L’intime, désormais, se monnaie, se
mondialise de manière immédiate, médiocre démocratie à la Jacquie & Michel,
amen. Plus tard, prochaine (promise) directrice
d’un second magasin mieux situé, in
extremis évincée, ulcérée, par la félicitée Caroline, que le cuistot Bruno
« encula un peu », Mathilda crachera la vérité de la vidéo guère private au visage de sa demi-sœur au
décolleté conséquent, à la fragilité (sentimentale) d’enfant, hôtesse en
détresse, victime d’infidélité, escortée par « l’anglais cassé » de
Marianne Faithfull la mal nommée, éclat cause de scandale, de scooter bancal, de coup de pelle létal.

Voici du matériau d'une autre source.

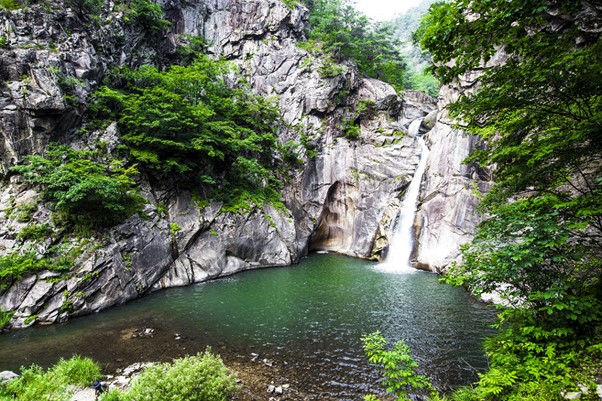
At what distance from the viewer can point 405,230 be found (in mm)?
25641

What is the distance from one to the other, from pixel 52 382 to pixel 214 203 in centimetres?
1580


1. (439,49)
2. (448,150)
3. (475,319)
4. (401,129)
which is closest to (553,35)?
(439,49)

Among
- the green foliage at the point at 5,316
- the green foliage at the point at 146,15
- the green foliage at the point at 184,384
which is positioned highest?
the green foliage at the point at 146,15

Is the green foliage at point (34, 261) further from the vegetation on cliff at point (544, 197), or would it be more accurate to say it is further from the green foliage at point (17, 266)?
the vegetation on cliff at point (544, 197)

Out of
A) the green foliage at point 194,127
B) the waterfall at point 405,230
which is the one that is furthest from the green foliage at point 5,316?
the waterfall at point 405,230

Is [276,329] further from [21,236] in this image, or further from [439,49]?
[21,236]

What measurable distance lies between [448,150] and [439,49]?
21167 mm

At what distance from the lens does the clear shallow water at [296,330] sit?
912cm

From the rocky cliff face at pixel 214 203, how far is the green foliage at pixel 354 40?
2.80 metres

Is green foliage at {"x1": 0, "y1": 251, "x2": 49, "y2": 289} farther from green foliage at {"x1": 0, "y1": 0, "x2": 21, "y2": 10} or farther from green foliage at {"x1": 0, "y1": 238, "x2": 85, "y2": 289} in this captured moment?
green foliage at {"x1": 0, "y1": 0, "x2": 21, "y2": 10}

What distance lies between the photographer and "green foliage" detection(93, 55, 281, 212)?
19.2 meters

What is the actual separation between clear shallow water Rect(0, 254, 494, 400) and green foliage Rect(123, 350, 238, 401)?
Answer: 262 cm

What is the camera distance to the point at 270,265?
23.0m

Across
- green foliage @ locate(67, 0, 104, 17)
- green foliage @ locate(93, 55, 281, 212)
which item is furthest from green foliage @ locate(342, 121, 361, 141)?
green foliage @ locate(67, 0, 104, 17)
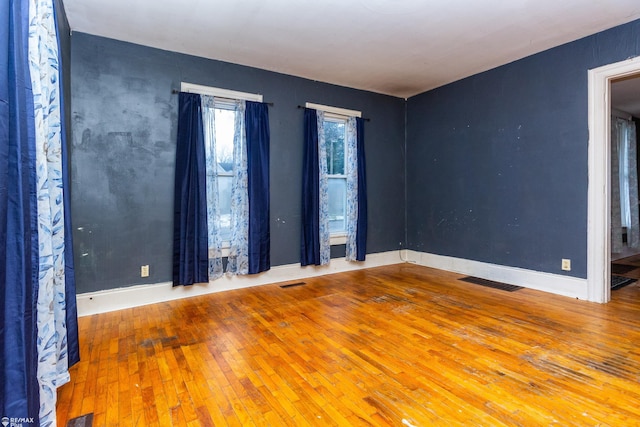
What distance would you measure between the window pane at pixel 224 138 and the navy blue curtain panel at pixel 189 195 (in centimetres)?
24

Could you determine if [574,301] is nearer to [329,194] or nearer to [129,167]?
[329,194]

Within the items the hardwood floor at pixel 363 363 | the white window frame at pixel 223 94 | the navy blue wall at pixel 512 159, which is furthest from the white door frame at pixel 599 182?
the white window frame at pixel 223 94

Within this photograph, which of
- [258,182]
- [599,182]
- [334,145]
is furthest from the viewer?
[334,145]

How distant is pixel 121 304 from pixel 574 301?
175 inches

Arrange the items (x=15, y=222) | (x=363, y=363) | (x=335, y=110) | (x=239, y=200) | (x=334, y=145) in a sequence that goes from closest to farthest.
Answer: (x=15, y=222), (x=363, y=363), (x=239, y=200), (x=335, y=110), (x=334, y=145)

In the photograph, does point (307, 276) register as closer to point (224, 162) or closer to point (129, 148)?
point (224, 162)

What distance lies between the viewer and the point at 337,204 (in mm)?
4773

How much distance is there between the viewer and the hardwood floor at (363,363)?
64.0 inches

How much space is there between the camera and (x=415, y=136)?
5152mm

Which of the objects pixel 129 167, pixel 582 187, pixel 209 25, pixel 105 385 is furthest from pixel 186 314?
pixel 582 187

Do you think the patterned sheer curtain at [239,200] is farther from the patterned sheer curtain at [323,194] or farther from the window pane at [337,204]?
the window pane at [337,204]

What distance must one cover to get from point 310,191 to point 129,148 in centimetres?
208

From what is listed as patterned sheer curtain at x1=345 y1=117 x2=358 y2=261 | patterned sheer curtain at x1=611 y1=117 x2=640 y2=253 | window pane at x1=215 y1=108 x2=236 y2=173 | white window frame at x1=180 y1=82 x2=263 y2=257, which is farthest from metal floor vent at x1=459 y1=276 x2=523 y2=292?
patterned sheer curtain at x1=611 y1=117 x2=640 y2=253

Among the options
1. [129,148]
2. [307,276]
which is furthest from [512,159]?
[129,148]
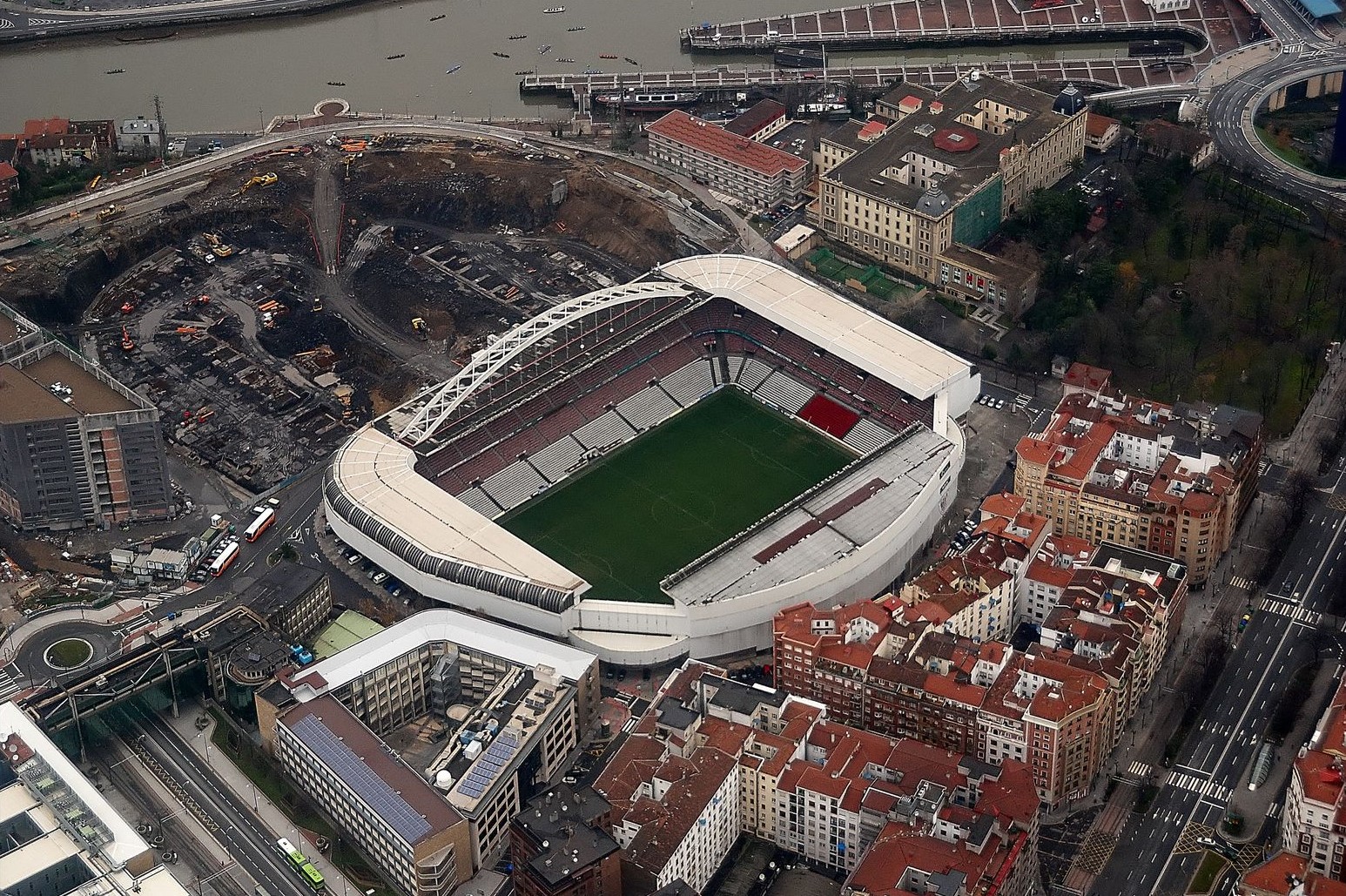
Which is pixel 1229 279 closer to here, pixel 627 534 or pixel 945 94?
pixel 945 94

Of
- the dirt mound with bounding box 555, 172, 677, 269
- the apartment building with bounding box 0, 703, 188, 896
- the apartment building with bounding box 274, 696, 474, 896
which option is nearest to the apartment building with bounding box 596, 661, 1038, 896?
the apartment building with bounding box 274, 696, 474, 896

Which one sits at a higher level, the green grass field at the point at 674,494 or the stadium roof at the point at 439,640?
the stadium roof at the point at 439,640

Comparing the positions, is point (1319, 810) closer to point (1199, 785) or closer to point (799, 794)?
point (1199, 785)

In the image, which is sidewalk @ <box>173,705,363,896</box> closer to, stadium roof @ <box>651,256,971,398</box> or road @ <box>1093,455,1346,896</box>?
road @ <box>1093,455,1346,896</box>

La caméra panoramique sur les parents (Sylvie & Gérard sidérés, venus trop
tard), sur le gisant, connard casqué, « bouffon » défunt, Christ de
pacotille pour piteuse pietà. Précisons à présent que l’opus débute par un baptême au service maternité, un accouchement en
hommage au cinéma d’Artavazd Pelechian, une naissance a contrario de la crudité de Romance (Catherine Breillat, 1999),
un gracieux ralenti surplombé par du Verdi, en écho à celui, saccadé, de la
chute littérale de Bruno, terrassé par un Nicolas cocu, au bras cassé, cadeau
de taxis drivers détestant Uber,
boucle bouclée par le double tour (d’écrou) du dernier plan, où l’à nouveau
incarcéré (perpette aux Baumettes) Gérard Meylan nous regarde droit dans les
yeux, via l’idoine judas de sa
cellule minuscule. À l’ouverture hors-champ de l’enfantement répond par
conséquent la fermeture surcadrée de l’emprisonnement, géométrie tragique.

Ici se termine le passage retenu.